EXERCISE
Put every line of the records below into a Markdown table with two columns, n for the row number and Line for the text. Skip blank lines and leave the pictures out.

· · ·

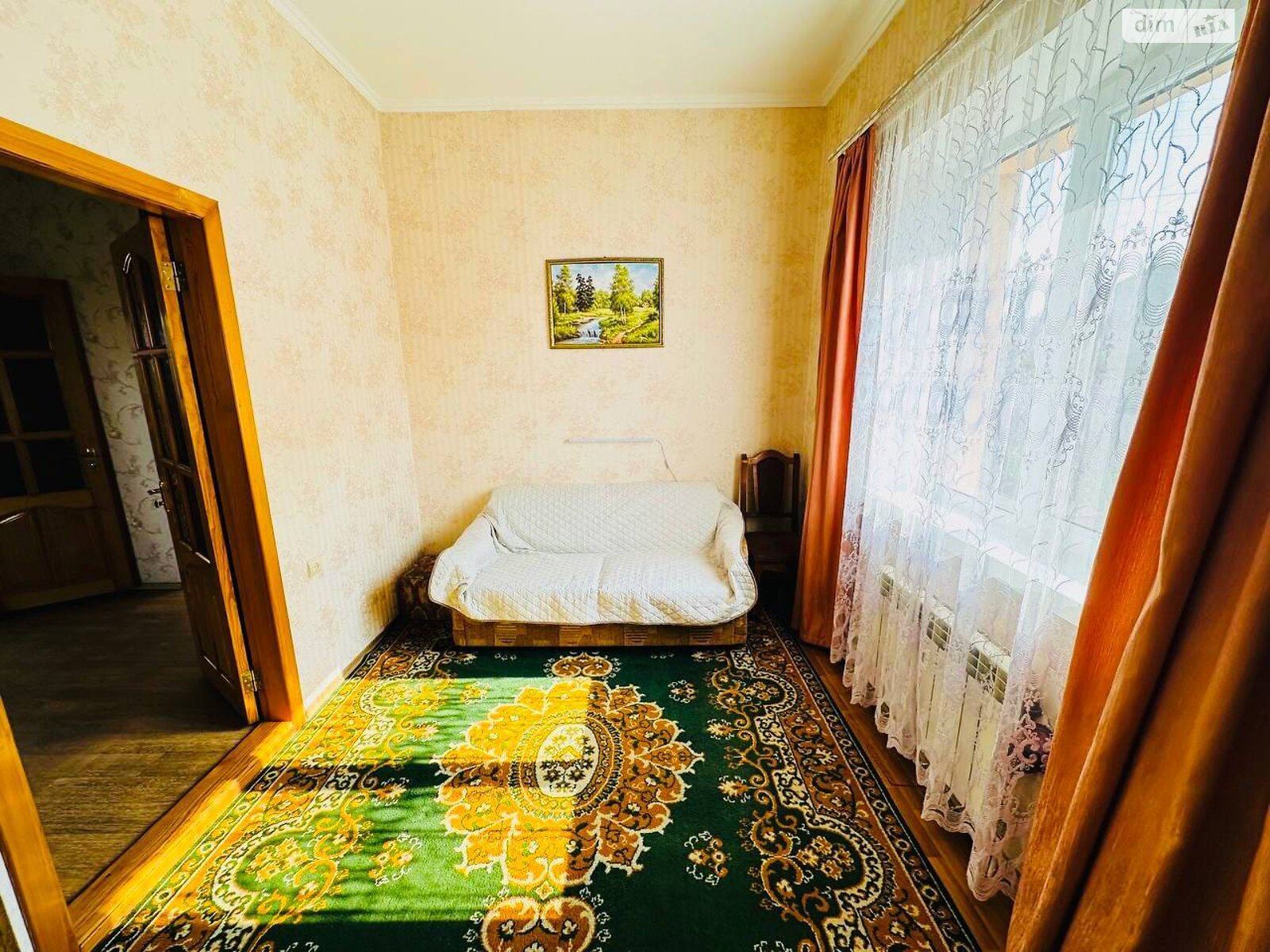 одноэтажный дом с отоплением, 78.7 кв. м, блочно-кирпичный. Продажа в Днепре район Таромское фото 1 одноэтажный дом с отоплением, 78.7 кв. м, блочно-кирпичный. Продажа в Днепре район Таромское фото 1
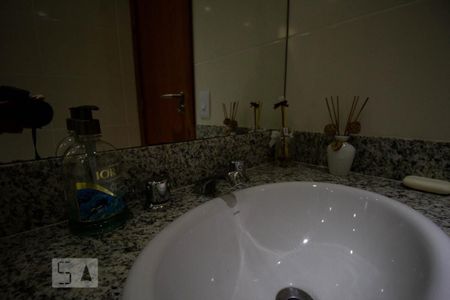 Apartamento para alugar com 105m², 2 quartos e 1 vaga Apartamento para alugar com 105m², 2 quartos e 1 vagaBanheiro da Cobertura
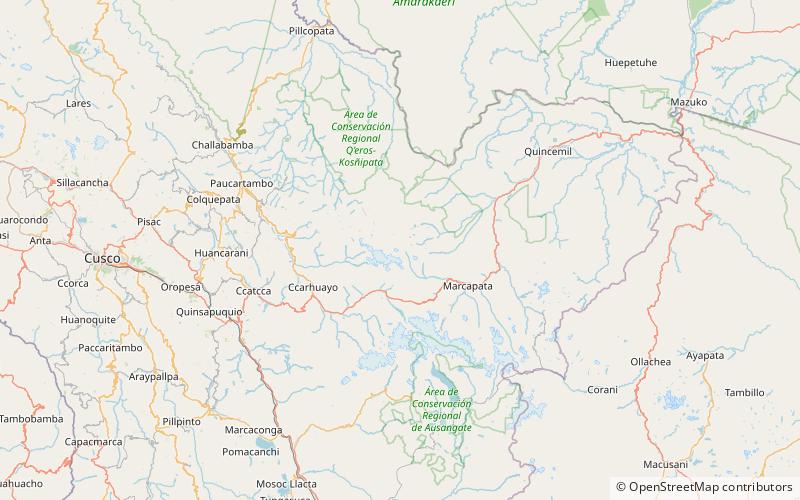huillolluni location map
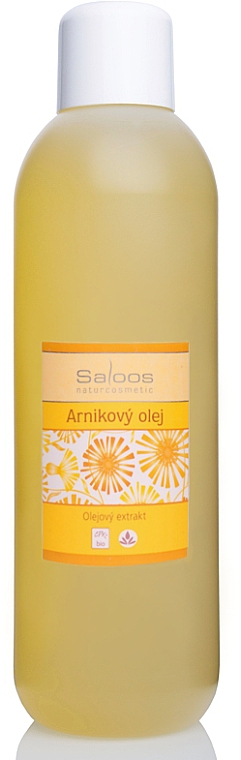 Körperöl - Saloos Arnica Oil — Bild N4
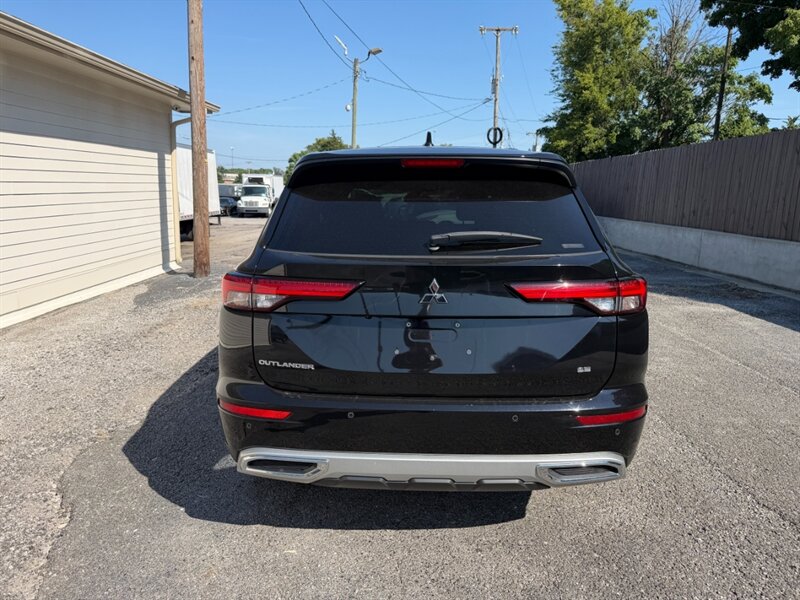2024 Mitsubishi Outlander SE - Photo 10 - Nashville, TN 37210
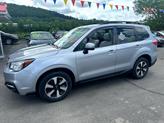 Thumbnail of 2017 Ice Silver Metallic Subaru Forester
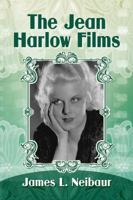 The Films of Jean Harlow 1476674841 Book Cover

· · ·

EXERCISE RESPONSE
| n | Line |
|---|---|
| 1 |  одноэтажный дом с отоплением, 78.7 кв. м, блочно-кирпичный. Продажа в Днепре район Таромское фото 1 одноэтажный дом с отоплением, 78.7 кв. м, блочно-кирпичный. Продажа в Днепре район Таромское фото 1 |
| 2 |  Apartamento para alugar com 105m², 2 quartos e 1 vaga Apartamento para alugar com 105m², 2 quartos e 1 vagaBanheiro da Cobertura |
| 3 | huillolluni location map |
| 4 |  Körperöl - Saloos Arnica Oil — Bild N4 |
| 5 | 2024 Mitsubishi Outlander SE - Photo 10 - Nashville, TN 37210 |
| 6 |  Thumbnail of 2017 Ice Silver Metallic Subaru Forester |
| 7 |  The Films of Jean Harlow 1476674841 Book Cover |